### EXERCISE INPUT ###

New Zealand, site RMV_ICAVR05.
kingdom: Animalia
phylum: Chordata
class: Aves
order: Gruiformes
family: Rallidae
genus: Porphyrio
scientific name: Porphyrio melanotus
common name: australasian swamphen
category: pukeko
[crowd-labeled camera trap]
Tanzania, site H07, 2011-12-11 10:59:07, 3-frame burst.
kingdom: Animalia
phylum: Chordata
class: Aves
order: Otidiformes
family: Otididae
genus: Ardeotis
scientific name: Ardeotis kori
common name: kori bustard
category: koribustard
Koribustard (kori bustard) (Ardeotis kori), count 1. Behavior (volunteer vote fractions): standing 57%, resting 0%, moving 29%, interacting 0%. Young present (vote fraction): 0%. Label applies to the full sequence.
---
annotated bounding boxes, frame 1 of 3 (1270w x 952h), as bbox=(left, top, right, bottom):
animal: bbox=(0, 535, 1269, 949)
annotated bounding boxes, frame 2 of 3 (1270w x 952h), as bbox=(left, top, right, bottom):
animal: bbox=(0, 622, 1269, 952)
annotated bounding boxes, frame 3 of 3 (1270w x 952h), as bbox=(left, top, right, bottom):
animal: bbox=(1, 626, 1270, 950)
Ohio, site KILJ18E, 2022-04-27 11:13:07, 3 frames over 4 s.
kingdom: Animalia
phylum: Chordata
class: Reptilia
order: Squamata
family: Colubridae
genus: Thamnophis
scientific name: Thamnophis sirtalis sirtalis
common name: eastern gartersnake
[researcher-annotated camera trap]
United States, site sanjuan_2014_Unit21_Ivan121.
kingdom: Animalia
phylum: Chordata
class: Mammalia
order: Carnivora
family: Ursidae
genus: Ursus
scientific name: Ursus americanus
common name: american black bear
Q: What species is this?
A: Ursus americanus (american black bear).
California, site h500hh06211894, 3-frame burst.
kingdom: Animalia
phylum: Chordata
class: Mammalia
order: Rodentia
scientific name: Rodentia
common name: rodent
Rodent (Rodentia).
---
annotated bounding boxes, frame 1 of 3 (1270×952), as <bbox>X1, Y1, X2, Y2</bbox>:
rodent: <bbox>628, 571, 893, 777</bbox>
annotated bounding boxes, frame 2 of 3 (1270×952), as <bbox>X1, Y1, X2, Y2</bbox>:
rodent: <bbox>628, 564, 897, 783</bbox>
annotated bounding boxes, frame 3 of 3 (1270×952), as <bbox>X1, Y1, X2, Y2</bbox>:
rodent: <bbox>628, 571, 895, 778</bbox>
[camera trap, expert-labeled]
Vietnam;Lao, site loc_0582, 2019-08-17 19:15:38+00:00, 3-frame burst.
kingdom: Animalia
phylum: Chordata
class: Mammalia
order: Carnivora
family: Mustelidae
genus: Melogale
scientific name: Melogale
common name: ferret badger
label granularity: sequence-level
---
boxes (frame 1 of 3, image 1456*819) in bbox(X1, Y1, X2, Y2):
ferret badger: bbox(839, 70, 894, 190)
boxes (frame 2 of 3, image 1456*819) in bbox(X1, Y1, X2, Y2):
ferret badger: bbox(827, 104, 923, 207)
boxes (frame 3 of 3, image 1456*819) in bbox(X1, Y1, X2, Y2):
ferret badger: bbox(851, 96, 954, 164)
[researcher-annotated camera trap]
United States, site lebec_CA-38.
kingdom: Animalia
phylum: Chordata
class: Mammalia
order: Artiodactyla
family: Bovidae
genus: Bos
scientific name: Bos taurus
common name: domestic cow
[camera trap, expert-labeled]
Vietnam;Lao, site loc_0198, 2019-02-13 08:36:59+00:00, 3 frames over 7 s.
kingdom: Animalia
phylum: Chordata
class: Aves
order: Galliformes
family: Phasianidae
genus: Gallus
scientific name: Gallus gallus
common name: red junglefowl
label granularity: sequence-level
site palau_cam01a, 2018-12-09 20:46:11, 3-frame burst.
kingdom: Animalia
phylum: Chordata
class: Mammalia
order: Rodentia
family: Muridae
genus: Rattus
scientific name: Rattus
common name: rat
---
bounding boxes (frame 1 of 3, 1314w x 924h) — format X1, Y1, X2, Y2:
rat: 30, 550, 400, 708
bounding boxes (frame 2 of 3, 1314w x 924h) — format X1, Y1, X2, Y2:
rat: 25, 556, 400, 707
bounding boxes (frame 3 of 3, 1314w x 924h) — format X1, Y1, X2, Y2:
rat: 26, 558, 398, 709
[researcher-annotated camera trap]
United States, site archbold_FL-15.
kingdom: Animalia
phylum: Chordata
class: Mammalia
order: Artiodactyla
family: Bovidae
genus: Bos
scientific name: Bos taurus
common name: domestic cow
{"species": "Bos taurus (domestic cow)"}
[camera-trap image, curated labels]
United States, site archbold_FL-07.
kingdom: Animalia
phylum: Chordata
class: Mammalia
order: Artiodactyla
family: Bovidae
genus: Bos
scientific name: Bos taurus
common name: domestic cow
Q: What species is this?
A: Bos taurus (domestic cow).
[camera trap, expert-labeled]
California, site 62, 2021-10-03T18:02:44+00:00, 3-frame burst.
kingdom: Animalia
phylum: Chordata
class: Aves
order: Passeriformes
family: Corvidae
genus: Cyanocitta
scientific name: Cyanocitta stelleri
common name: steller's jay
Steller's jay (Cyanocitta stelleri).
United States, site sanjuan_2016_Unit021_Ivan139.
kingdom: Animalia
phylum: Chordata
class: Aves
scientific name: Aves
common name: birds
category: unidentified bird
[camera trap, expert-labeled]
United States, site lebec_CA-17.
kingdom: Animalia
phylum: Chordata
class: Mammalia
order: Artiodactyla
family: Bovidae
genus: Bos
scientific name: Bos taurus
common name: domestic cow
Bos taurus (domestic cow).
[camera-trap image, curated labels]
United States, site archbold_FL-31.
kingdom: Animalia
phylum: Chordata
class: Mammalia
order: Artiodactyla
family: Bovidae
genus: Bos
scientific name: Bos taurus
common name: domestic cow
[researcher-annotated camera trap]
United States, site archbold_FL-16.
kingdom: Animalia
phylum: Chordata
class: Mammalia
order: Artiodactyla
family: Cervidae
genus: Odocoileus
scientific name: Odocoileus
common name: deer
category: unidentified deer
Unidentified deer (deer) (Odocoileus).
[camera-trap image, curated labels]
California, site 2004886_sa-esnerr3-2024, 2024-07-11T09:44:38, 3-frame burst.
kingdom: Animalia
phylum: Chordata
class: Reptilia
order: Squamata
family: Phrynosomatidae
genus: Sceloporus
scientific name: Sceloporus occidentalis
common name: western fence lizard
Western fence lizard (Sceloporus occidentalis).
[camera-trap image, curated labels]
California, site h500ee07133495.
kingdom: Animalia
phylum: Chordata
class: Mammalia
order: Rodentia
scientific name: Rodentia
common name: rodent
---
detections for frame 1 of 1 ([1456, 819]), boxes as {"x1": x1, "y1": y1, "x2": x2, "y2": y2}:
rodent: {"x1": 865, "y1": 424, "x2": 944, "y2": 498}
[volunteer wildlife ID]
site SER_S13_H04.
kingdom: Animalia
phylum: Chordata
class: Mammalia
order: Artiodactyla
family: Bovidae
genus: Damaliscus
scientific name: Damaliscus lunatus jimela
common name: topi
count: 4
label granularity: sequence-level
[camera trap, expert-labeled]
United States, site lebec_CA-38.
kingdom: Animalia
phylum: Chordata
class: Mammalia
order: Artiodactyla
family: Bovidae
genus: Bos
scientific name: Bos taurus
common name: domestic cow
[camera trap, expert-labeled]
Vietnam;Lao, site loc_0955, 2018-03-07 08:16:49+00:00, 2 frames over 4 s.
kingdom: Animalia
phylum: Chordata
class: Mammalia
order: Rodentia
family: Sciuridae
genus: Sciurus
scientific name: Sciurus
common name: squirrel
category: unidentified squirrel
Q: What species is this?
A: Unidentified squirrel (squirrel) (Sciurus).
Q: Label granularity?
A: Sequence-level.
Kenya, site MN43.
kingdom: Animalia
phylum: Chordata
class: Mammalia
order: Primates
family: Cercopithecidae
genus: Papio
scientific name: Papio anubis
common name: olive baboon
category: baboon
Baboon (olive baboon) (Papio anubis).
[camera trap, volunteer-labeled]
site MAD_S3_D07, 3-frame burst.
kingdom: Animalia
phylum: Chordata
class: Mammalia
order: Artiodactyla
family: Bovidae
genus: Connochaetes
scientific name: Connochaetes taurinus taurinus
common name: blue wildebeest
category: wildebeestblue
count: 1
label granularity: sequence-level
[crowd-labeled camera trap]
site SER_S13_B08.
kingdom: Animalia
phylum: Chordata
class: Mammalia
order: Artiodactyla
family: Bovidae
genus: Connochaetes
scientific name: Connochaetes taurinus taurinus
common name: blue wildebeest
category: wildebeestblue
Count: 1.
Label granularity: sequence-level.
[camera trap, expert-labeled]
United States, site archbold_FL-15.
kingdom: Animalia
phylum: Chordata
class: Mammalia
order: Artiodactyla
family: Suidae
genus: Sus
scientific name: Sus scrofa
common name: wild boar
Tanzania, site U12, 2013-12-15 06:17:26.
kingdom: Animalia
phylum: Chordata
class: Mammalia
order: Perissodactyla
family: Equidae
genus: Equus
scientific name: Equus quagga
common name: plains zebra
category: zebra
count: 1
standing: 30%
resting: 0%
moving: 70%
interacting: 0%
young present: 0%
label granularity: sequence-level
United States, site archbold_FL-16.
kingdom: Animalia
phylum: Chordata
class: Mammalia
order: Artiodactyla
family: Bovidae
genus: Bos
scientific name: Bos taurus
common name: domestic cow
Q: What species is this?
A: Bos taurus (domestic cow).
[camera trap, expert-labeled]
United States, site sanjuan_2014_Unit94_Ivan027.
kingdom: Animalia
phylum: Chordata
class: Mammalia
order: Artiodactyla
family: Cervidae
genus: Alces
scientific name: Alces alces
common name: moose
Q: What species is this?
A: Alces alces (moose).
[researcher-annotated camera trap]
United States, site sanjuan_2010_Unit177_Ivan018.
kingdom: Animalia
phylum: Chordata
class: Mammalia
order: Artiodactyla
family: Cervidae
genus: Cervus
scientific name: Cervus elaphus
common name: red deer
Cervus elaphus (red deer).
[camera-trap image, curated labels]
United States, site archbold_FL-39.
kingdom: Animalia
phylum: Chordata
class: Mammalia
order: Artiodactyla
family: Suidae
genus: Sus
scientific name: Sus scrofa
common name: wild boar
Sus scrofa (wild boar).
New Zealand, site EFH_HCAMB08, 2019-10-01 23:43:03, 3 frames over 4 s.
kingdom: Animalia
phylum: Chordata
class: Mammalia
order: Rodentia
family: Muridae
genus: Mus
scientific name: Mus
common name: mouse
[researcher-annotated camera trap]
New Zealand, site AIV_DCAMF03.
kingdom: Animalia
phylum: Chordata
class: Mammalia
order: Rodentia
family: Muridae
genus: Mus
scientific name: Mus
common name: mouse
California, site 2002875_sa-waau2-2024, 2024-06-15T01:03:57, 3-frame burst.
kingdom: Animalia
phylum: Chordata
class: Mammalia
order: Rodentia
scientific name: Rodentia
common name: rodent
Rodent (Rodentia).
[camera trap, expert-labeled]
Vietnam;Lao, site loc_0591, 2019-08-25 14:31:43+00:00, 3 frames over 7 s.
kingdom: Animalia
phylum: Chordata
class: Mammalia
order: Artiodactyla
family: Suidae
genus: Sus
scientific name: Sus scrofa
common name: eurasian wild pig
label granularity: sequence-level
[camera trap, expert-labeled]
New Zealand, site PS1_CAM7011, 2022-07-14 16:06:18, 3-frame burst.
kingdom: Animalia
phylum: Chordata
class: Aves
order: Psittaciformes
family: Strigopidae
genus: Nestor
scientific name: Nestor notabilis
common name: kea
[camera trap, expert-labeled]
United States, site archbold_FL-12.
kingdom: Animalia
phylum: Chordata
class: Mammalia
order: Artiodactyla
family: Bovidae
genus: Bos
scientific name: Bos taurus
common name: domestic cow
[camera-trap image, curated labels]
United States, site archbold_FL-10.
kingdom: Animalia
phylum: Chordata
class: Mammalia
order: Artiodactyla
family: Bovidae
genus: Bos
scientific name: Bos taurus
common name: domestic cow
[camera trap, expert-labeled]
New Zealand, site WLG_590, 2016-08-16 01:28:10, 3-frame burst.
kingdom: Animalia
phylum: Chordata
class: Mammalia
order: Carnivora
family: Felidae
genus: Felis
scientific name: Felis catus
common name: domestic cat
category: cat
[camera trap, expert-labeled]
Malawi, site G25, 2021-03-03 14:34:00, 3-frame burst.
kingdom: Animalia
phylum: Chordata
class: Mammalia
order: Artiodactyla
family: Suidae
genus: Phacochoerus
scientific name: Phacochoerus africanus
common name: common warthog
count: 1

###

ABOUT THIS TASK:
Whenever the string "Zealand" shows up in a line of the entries, copy that line.

RESULT OF THE EXERCISE:
New Zealand, site RMV_ICAVR05.
New Zealand, site EFH_HCAMB08, 2019-10-01 23:43:03, 3 frames over 4 s.
New Zealand, site AIV_DCAMF03.
New Zealand, site PS1_CAM7011, 2022-07-14 16:06:18, 3-frame burst.
New Zealand, site WLG_590, 2016-08-16 01:28:10, 3-frame burst.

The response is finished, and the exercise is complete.